* PROBLEM: Each line in the entries that has the word "United" has to be copied.

* MATERIAL SHOWN:
========================================================================

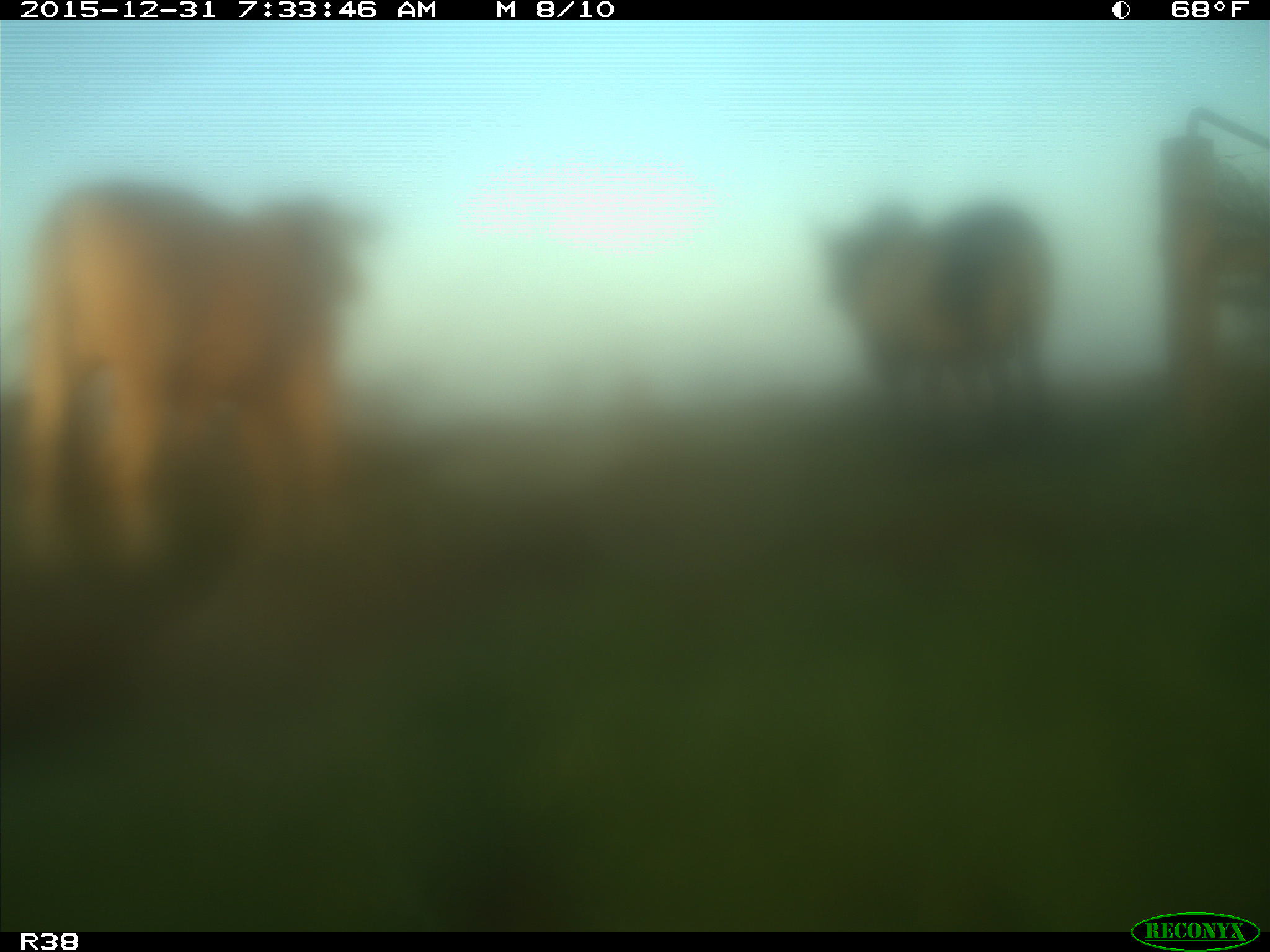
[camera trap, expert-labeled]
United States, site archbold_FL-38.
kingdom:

========================================================================

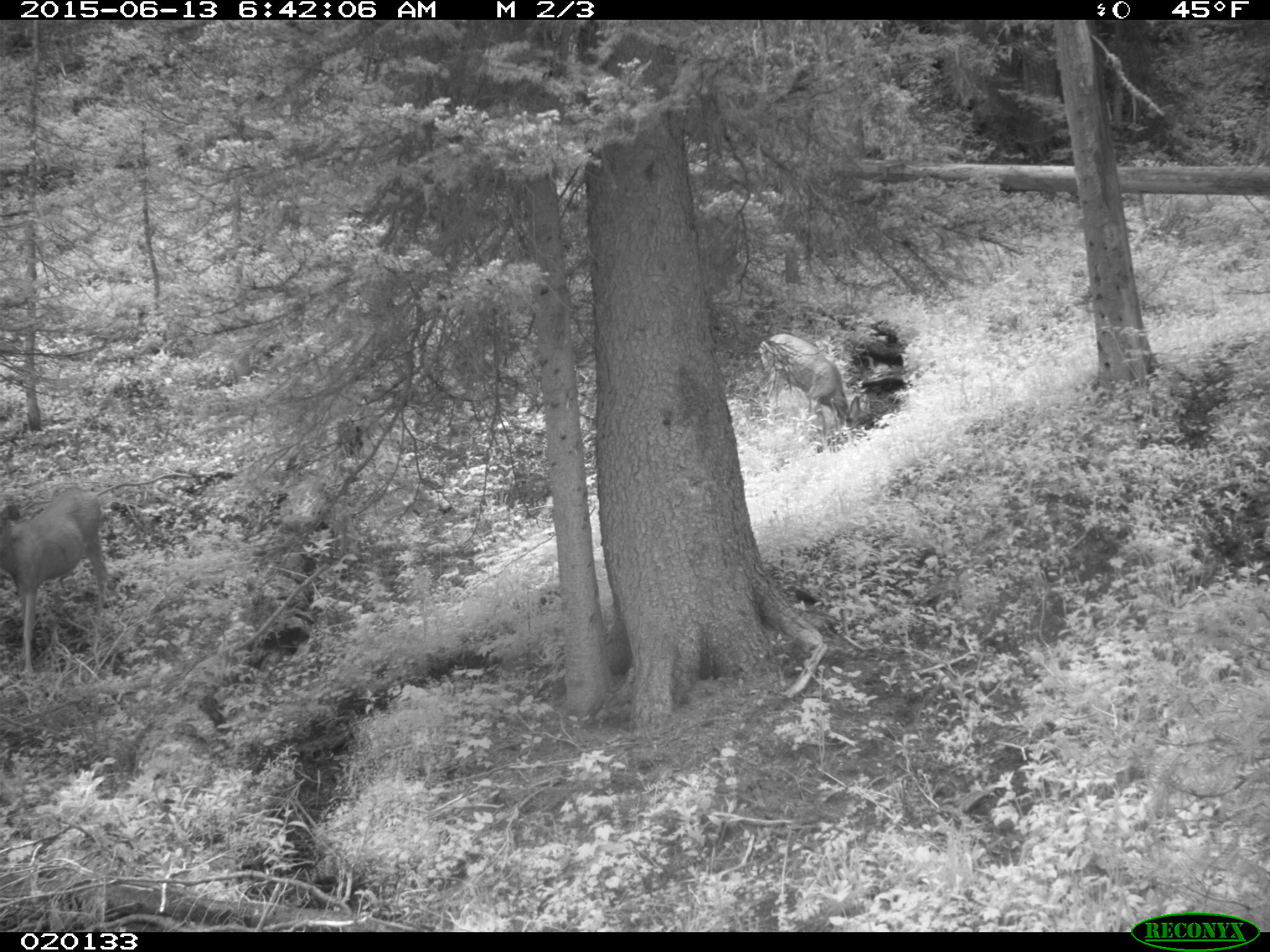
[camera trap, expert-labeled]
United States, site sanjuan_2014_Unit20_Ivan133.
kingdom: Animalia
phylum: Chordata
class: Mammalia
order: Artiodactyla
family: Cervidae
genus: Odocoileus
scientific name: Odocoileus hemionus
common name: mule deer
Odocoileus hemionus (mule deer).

========================================================================

* SOLUTION BELOW:
United States, site archbold_FL-38.
United States, site sanjuan_2014_Unit20_Ivan133.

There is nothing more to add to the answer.